*Task prompt:* In the mailing-list post below, translate this sentence into Spanish: "It is also useful for ourselves as we can use the index into our exec_bos for other tasks."
++++ Text to read
[Mesa-dev] [PATCH 4/4] i965: Convert reloc.target_handle into an index for I915_EXEC_HANDLE_LUT

Daniel Vetter daniel at ffwll.ch
Fri Jul 7 10:31:46 UTC 2017


On Mon, Jun 19, 2017 at 11:06:50AM +0100, Chris Wilson wrote:
> Passing the index of the target buffer via the reloc.target_handle is
> marginally more efficient for the kernel (it can avoid some allocations,
> and can use a direct lookup rather than a hash or search). It is also
> useful for ourselves as we can use the index into our exec_bos for other
> tasks.
> 
> v2: Only enable HANDLE_LUT if we can use BATCH_FIRST and thereby avoid
> a post-processing loop to fixup the relocations.
> 
> Signed-off-by: Chris Wilson <chris at chris-wilson.co.uk>
> Cc: Kenneth Graunke <kenneth at whitecape.org>
> Cc: Matt Turner <mattst88 at gmail.com>
> Cc: Jason Ekstrand <jason.ekstrand at intel.com>
> ---
>  src/mesa/drivers/dri/i965/brw_context.h       |  1 +
>  src/mesa/drivers/dri/i965/intel_batchbuffer.c | 82 ++++++++++++++++++++-------
>  2 files changed, 61 insertions(+), 22 deletions(-)
++++++++
++++ Data supplied
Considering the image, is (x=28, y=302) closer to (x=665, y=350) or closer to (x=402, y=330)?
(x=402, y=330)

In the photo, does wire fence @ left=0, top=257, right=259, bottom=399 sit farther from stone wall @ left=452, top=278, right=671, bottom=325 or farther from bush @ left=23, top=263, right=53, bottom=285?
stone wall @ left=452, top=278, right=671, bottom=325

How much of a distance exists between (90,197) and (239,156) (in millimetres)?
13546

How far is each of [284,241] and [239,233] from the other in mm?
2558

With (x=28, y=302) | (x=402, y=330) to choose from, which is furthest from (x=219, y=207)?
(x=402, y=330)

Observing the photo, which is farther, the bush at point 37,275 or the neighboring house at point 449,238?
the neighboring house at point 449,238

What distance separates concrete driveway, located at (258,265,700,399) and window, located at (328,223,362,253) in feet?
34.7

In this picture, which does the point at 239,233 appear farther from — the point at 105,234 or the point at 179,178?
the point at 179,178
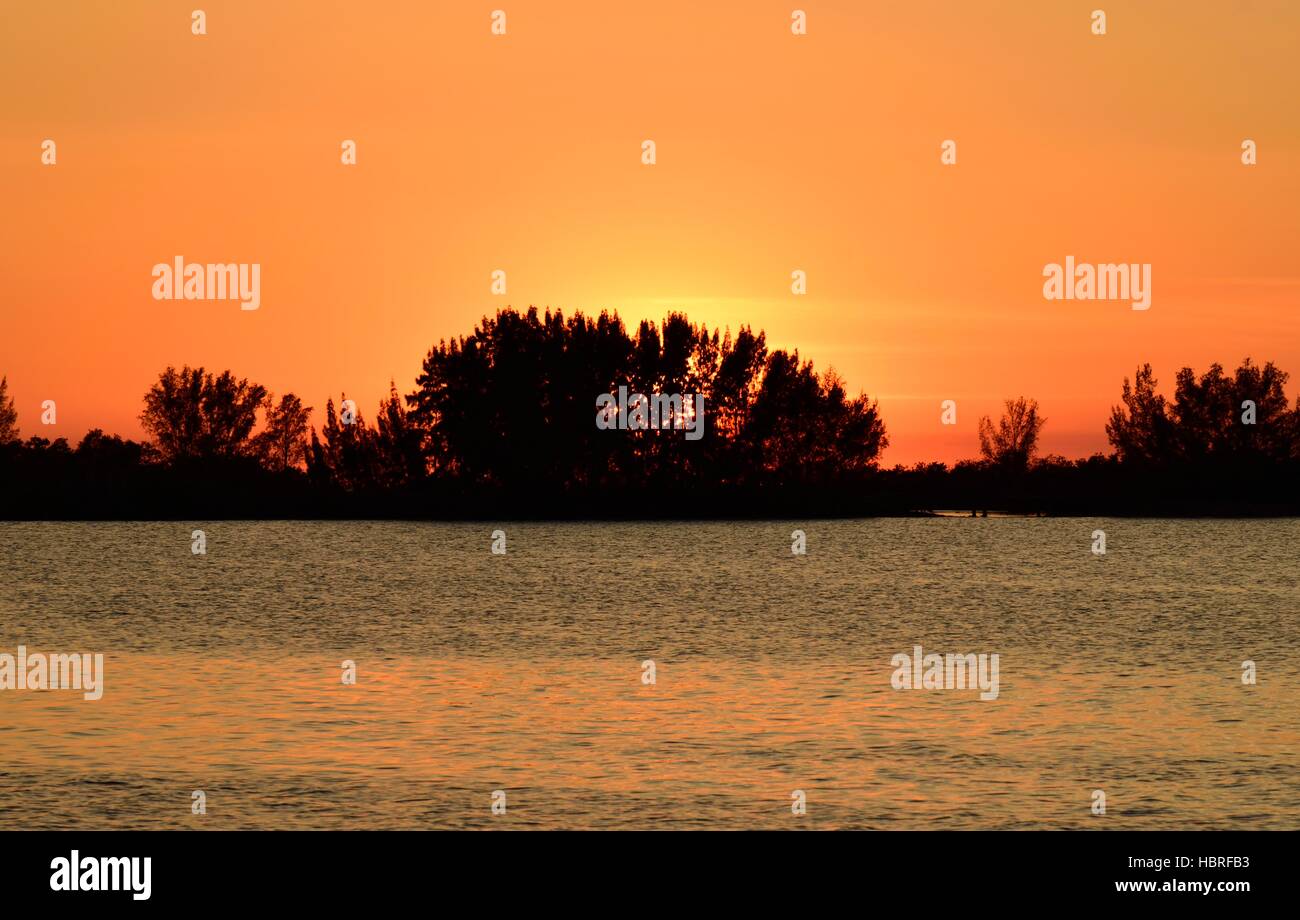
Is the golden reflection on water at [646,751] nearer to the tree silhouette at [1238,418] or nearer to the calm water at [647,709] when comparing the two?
++++++++
*Right answer:* También es útil para nosotros mismos, ya que podemos usar el índice en nuestros exec_bos para otras tareas.